It’s every potential business major’s dream to become fabulously wealthy through well-thought out investments and handling rich clients’ stock portfolios. To do so, however, you have to be a shark. You have to throw your morals out the window and make numbers your new religion. You have to out-asshole your contemporaries.

How would you do that, you wonder? Here’s an example.

Start young and intern at an established hedge fund like Cramer, Berkowitz & Co. Do that for around four years and then move on to your own independent ventures. Name your own hedge fund something like “MSMB Capital Management.” Go into the biopharmaceutical business and start a portfolio company called Retrophin Inc. Just do it, you won’t be sorry.

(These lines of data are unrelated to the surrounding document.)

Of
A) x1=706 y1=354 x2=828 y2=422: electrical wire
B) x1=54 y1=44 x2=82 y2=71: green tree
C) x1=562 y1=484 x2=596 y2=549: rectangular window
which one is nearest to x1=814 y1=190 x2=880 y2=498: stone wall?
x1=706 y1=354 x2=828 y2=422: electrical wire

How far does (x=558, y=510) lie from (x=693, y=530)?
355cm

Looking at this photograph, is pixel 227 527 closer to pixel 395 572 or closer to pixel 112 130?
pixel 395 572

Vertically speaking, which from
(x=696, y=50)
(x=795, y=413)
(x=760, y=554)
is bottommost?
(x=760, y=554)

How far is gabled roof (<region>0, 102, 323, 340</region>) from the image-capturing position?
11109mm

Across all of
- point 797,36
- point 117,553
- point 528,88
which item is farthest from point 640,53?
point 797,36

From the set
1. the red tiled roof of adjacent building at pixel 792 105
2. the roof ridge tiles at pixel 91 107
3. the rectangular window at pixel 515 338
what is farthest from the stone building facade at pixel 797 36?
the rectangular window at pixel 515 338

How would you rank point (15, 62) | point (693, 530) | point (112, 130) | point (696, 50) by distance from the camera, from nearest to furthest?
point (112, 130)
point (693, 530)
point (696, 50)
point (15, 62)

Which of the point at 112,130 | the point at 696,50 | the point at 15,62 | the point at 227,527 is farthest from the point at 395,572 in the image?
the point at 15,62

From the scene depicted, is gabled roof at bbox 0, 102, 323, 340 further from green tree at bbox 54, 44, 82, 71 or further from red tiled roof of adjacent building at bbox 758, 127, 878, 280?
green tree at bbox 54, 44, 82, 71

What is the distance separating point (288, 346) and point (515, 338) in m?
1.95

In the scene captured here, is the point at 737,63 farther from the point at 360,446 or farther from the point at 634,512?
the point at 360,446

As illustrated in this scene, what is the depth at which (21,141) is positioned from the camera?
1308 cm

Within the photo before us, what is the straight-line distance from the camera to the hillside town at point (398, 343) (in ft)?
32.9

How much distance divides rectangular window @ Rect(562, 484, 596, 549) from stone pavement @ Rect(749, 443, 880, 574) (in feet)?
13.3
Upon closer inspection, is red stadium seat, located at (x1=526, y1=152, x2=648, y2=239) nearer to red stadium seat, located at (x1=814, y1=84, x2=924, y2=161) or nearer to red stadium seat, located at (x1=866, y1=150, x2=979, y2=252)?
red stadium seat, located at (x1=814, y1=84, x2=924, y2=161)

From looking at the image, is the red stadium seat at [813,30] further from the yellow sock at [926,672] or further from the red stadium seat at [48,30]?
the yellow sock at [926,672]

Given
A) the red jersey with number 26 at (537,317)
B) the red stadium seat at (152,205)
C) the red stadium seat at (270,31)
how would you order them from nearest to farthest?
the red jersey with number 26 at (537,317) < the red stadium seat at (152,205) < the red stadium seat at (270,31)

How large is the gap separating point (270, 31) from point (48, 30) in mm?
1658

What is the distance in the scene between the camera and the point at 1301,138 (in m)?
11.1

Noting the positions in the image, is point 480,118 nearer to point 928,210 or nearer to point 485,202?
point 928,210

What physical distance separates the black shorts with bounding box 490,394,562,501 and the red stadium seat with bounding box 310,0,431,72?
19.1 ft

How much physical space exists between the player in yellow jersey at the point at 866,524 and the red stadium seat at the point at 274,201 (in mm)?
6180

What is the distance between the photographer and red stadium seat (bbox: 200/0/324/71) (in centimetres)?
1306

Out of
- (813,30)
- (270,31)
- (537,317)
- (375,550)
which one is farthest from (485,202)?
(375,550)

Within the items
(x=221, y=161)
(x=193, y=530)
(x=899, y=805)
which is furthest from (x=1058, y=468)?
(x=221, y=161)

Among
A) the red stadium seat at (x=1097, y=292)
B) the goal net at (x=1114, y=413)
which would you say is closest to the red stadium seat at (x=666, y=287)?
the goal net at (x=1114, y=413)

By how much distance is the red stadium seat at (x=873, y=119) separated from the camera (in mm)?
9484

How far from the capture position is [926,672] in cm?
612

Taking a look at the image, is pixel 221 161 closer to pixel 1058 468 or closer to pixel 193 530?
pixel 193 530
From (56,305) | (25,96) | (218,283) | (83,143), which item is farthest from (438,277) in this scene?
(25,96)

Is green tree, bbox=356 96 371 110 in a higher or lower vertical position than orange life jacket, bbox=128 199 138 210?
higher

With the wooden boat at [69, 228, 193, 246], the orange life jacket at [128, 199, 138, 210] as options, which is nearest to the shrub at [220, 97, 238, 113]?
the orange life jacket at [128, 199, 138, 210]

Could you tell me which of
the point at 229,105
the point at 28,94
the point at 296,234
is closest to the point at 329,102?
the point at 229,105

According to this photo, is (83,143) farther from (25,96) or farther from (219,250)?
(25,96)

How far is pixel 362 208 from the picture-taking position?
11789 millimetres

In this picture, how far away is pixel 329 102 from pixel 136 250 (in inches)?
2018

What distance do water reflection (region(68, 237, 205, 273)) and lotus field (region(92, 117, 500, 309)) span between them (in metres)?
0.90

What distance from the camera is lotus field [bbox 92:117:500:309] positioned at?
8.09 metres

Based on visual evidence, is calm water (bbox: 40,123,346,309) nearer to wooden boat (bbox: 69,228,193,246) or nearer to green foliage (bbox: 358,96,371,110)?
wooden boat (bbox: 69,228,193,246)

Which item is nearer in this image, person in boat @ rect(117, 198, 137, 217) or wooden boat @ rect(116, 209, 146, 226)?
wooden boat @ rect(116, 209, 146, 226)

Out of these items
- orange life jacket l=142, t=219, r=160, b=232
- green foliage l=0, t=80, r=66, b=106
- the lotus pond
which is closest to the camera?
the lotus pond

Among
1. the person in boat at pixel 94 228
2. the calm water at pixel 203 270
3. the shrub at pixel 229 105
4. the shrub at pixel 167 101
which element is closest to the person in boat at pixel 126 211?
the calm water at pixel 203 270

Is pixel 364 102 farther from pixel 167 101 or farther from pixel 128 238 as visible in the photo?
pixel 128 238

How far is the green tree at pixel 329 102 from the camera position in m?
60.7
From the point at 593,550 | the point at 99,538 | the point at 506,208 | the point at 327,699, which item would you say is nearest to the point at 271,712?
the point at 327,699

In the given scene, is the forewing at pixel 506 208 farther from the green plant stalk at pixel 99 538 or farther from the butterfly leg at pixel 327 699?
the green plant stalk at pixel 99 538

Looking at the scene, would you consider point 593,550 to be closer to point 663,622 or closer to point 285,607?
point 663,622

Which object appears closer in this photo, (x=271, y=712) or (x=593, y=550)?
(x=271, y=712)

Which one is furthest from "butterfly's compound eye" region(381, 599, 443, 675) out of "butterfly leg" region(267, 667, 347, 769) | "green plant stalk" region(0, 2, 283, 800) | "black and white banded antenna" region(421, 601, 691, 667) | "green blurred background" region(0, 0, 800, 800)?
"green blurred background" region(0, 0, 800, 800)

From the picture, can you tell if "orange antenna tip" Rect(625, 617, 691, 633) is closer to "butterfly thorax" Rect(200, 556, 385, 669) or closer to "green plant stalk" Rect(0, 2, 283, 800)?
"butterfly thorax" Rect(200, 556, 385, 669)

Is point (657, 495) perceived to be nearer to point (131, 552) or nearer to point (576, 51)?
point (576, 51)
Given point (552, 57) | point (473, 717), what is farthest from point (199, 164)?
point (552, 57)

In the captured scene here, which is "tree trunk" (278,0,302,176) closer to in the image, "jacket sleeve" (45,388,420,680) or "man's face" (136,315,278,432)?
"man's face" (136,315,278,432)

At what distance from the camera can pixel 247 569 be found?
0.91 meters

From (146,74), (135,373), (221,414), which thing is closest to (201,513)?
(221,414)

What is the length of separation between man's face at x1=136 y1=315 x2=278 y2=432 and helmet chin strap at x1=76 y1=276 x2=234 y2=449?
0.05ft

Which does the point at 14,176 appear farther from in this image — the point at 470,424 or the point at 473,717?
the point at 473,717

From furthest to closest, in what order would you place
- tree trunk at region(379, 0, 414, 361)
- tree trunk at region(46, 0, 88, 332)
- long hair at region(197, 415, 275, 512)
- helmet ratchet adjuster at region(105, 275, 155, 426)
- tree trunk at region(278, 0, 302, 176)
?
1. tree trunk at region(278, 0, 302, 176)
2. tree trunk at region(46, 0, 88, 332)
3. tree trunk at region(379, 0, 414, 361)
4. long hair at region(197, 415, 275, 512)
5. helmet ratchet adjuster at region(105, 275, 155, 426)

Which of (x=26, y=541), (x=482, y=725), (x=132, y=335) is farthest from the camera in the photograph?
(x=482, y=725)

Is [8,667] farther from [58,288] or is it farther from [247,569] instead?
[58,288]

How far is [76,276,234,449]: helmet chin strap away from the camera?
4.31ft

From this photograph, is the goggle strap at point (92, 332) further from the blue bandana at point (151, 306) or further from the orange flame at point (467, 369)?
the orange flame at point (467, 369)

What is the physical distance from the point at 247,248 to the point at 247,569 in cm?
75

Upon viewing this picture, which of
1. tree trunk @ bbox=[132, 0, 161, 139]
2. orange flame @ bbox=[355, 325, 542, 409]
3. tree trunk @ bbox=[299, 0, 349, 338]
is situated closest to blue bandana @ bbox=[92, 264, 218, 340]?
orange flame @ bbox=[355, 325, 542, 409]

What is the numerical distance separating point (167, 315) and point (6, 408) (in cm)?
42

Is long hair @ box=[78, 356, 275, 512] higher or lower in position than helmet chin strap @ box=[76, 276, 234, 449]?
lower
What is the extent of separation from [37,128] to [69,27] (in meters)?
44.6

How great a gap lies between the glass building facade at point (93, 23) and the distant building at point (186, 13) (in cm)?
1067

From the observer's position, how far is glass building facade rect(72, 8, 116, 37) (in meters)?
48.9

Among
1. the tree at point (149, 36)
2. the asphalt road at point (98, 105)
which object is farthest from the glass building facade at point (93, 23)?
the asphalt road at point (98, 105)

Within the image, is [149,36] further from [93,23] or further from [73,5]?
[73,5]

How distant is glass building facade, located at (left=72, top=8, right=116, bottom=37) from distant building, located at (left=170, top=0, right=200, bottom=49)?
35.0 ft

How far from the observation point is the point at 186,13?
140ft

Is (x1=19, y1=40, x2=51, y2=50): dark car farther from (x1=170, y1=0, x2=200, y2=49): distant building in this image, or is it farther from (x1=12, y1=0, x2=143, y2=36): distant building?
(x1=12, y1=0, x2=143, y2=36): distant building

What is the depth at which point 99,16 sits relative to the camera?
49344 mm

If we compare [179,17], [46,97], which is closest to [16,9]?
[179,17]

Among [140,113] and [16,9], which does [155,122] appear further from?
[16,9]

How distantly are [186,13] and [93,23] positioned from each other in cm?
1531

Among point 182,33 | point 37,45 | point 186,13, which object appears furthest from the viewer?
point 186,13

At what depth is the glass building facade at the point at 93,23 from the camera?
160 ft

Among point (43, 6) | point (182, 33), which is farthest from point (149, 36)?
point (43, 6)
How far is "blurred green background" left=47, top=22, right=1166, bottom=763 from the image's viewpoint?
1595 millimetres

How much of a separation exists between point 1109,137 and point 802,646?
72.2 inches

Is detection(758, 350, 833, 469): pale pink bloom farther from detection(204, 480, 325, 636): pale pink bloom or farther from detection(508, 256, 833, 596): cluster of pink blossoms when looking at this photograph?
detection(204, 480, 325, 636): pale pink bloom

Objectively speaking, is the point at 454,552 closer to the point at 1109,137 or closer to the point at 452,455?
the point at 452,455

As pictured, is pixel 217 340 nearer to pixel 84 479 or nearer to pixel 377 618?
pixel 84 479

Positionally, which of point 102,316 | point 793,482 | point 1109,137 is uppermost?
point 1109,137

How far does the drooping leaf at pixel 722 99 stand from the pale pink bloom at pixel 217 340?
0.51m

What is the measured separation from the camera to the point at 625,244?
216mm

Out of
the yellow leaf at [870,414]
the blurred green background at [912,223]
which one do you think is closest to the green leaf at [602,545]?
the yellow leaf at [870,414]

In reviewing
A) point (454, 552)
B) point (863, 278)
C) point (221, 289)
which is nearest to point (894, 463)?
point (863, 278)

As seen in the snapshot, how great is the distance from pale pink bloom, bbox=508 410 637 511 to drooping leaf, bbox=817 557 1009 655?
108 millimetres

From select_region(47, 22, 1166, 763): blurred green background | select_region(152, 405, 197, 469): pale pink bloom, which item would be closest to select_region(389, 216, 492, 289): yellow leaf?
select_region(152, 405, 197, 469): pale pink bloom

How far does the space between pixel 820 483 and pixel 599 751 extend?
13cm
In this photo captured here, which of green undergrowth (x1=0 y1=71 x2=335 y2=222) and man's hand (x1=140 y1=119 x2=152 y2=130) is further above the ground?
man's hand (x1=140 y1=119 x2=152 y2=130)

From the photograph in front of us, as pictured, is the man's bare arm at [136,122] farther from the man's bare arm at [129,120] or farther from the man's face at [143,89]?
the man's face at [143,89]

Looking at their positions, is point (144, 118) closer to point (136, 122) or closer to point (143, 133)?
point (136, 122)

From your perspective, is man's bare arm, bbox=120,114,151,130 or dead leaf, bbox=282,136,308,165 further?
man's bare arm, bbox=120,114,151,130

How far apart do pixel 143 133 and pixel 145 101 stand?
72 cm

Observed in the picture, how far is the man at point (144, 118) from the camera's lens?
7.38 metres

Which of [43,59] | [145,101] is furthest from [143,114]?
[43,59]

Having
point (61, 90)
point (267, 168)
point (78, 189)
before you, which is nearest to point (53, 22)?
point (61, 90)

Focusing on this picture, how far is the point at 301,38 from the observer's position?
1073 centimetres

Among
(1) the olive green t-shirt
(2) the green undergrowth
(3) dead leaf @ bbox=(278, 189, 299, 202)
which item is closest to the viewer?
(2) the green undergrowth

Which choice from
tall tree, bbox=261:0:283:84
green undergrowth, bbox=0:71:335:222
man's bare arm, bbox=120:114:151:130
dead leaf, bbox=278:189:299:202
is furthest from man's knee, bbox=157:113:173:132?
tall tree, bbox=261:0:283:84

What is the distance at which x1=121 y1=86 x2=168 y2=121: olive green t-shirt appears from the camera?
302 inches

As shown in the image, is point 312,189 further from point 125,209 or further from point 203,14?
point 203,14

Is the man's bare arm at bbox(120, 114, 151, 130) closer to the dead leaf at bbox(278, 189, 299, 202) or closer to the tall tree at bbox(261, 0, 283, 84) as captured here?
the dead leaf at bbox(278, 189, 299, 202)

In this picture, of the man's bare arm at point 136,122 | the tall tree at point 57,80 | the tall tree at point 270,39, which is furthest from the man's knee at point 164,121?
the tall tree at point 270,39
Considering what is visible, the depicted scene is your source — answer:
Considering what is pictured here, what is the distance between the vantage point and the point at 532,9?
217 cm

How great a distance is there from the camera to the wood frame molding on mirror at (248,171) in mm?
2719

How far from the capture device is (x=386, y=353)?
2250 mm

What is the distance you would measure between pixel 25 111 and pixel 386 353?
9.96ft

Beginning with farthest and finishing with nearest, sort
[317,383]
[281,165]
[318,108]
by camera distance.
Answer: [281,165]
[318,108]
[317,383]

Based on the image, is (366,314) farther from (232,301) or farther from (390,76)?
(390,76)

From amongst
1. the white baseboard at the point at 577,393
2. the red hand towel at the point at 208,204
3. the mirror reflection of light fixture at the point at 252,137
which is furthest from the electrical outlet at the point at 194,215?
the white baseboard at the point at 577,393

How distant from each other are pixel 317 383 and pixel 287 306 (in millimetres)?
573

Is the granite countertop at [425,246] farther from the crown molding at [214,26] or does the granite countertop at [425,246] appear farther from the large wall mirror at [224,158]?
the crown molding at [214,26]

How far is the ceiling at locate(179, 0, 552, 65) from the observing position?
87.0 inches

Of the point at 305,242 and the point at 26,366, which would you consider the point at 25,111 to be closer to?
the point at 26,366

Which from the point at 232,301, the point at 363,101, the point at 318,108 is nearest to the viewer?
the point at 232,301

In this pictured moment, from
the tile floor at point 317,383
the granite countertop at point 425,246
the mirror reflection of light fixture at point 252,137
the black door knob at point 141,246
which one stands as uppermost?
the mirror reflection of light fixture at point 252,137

Except maybe you will when Retrophin’s Board decides to replace you and files a $65 million lawsuit claiming you breached your loyalty to the company over use of company funds, but don’t worry. In the meantime you’ll start Turing Pharmaceuticals, and that’s when the real asshole behavior starts.

Because then, you’ll buy the rights to a drug called Daraprim, which is used to primarily treat patients dealing with AIDS. And what do you do? Hike the price up by 5,455 percent from $13.50 to $750 per pill. Told you, you have to be an asshole.

Also, your name is Martin Shkreli.

In possibly the most audacious price-gouging move in recent years, Shkreli caused an Internet uproar after news broke of the price increase for a drug which is vital for many people to stay alive.  Abusing an already flawed healthcare system in America, Shkreli’s actions spoke loudly for the amount of greed and lack of empathy for the general public that uses the drug.

After being collectively reprimanded by almost all forms of media, Shkreli only relented a little, promising to lower the price down by an unspecified amount. Saying he increased the price in order to raise funds for research, everyone with common sense rolled their eyes in unison. Shkreli also decided to tweet Eminem lyrics in response to the criticism he received, as if it wasn’t already abundantly clear he was an asshole, so he had to feed into the stereotype of a white frat boy who’s “totally into rap music.”

As if being shamed by everyone with a moral conscience and presidential candidates Hillary Clinton and Donald Trump (you know you’ve messed up when Trump calls you “disgusting”) wasn’t enough, Collect Records, a rock music label Shkreli supported as a side interest, cut ties with the 31-year-old hedge fund “bro” as well.

The story illuminates the disconnect between the incredibly wealthy and the rest of us. What looks like a savvy and moneymaking business move on paper has real repercussions for the people viewed as statistics in a boardroom or office somewhere. People are tossed aside by decisions made by CEOs and other higher-ups everyday in the interest of making money, with real consequences.

It seems in order to be a major success in business and rule Wall Street, you have to make the conscious choice to be an asshole. To have your own pool filled with money, you have to make the choice. Will you follow your moral compass or throw it out the window?